━━━ PROVIDED DATA ━━━
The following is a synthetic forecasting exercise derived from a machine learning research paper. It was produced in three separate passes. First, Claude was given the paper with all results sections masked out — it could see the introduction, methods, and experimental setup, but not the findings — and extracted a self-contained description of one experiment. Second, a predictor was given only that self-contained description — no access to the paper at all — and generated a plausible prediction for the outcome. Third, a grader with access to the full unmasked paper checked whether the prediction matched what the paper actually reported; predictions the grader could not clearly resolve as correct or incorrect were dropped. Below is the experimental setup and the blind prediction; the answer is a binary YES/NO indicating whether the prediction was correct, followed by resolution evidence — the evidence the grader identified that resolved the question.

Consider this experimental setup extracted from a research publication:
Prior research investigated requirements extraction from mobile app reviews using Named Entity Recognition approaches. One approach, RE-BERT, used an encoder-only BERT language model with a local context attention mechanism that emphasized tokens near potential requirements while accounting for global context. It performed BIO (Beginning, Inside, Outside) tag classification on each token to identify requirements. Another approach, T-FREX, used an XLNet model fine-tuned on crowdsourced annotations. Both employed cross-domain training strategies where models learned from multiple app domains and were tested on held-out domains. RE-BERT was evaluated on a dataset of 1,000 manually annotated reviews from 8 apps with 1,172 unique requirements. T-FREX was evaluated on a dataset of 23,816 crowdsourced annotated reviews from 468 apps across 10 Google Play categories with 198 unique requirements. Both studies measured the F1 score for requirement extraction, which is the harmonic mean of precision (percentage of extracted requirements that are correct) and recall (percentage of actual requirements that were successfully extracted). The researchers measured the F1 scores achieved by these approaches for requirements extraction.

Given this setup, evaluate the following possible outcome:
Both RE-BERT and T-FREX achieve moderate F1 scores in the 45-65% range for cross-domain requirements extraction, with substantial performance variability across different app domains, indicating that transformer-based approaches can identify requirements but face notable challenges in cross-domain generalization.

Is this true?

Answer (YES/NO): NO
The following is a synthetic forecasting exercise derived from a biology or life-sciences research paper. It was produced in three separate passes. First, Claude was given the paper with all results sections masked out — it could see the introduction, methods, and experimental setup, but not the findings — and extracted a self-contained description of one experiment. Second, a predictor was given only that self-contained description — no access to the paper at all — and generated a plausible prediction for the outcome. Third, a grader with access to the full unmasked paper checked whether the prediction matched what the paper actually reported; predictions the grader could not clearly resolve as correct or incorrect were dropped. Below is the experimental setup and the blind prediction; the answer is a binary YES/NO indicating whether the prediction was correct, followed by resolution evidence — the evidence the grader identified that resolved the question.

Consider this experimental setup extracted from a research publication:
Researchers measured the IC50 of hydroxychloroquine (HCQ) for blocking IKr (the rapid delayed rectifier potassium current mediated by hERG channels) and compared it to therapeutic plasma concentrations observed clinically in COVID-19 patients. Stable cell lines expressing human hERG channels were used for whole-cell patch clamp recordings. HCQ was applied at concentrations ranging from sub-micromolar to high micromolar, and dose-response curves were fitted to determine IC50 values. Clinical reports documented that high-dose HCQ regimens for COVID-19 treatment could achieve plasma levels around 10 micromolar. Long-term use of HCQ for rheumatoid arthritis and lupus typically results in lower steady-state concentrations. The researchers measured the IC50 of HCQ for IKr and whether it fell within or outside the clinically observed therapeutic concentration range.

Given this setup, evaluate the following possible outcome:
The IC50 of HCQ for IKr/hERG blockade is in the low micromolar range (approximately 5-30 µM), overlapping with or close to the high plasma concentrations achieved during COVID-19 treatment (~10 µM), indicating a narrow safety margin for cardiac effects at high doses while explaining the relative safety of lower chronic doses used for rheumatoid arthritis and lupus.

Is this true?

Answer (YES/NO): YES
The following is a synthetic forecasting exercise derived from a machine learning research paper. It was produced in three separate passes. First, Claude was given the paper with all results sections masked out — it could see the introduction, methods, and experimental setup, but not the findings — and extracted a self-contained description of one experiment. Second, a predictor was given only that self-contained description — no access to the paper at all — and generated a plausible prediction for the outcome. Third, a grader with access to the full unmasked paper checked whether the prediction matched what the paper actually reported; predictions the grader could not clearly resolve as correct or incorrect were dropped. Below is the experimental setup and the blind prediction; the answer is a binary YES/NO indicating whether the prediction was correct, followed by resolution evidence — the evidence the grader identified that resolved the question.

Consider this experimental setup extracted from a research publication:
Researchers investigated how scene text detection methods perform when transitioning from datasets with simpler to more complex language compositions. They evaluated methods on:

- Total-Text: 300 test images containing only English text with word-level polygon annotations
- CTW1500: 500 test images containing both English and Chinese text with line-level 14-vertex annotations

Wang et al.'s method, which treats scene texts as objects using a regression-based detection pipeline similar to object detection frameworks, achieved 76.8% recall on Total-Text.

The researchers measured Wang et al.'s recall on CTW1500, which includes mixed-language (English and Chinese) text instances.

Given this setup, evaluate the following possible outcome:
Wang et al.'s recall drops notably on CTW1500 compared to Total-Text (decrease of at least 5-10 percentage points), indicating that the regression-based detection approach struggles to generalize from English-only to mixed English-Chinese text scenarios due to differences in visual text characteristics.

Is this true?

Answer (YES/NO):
━━━
━━━ PROVIDED DATA ━━━
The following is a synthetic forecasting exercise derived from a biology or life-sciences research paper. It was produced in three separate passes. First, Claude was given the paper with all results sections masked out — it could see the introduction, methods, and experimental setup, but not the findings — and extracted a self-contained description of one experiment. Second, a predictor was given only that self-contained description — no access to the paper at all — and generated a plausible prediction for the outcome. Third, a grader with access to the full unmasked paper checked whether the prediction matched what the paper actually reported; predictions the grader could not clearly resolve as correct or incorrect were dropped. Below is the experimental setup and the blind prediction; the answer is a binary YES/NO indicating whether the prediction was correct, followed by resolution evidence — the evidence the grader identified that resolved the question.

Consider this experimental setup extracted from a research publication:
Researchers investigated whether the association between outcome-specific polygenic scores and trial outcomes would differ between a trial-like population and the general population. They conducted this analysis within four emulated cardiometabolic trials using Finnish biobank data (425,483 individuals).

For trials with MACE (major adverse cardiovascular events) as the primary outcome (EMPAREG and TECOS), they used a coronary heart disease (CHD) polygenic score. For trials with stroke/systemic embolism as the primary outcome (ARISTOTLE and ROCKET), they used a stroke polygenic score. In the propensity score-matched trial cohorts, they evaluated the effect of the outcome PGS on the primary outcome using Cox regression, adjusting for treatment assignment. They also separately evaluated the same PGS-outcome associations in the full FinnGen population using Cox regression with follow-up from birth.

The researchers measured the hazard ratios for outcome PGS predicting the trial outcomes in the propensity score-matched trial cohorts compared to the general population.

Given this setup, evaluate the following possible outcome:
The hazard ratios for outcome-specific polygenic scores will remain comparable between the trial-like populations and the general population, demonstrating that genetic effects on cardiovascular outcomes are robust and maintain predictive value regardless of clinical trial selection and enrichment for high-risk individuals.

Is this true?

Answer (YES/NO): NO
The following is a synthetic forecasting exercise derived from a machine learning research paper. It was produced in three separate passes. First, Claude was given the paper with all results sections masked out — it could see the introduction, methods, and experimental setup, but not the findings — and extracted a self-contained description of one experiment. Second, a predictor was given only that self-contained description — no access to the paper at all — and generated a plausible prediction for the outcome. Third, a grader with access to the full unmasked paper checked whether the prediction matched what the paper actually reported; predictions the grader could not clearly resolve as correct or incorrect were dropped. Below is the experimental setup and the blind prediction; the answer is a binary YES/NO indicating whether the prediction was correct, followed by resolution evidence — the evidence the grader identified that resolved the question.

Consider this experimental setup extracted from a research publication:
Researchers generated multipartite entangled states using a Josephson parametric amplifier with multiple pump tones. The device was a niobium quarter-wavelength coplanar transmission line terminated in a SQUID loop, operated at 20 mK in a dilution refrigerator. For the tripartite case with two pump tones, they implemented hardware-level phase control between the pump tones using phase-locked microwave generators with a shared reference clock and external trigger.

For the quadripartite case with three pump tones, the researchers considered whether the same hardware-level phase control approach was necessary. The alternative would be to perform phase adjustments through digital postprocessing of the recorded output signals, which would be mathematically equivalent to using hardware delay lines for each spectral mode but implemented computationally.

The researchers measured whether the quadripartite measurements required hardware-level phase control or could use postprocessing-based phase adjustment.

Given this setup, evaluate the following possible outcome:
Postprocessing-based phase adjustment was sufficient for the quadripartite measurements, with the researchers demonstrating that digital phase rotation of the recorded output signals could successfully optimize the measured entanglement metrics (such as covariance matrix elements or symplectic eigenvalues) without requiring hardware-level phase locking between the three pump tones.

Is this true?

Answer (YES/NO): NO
━━━
## ASSIGNED TASK
Gather from the records above every line containing the string "lines".

## RESULT BELOW
Researchers measured the IC50 of hydroxychloroquine (HCQ) for blocking IKr (the rapid delayed rectifier potassium current mediated by hERG channels) and compared it to therapeutic plasma concentrations observed clinically in COVID-19 patients. Stable cell lines expressing human hERG channels were used for whole-cell patch clamp recordings. HCQ was applied at concentrations ranging from sub-micromolar to high micromolar, and dose-response curves were fitted to determine IC50 values. Clinical reports documented that high-dose HCQ regimens for COVID-19 treatment could achieve plasma levels around 10 micromolar. Long-term use of HCQ for rheumatoid arthritis and lupus typically results in lower steady-state concentrations. The researchers measured the IC50 of HCQ for IKr and whether it fell within or outside the clinically observed therapeutic concentration range.
For the quadripartite case with three pump tones, the researchers considered whether the same hardware-level phase control approach was necessary. The alternative would be to perform phase adjustments through digital postprocessing of the recorded output signals, which would be mathematically equivalent to using hardware delay lines for each spectral mode but implemented computationally.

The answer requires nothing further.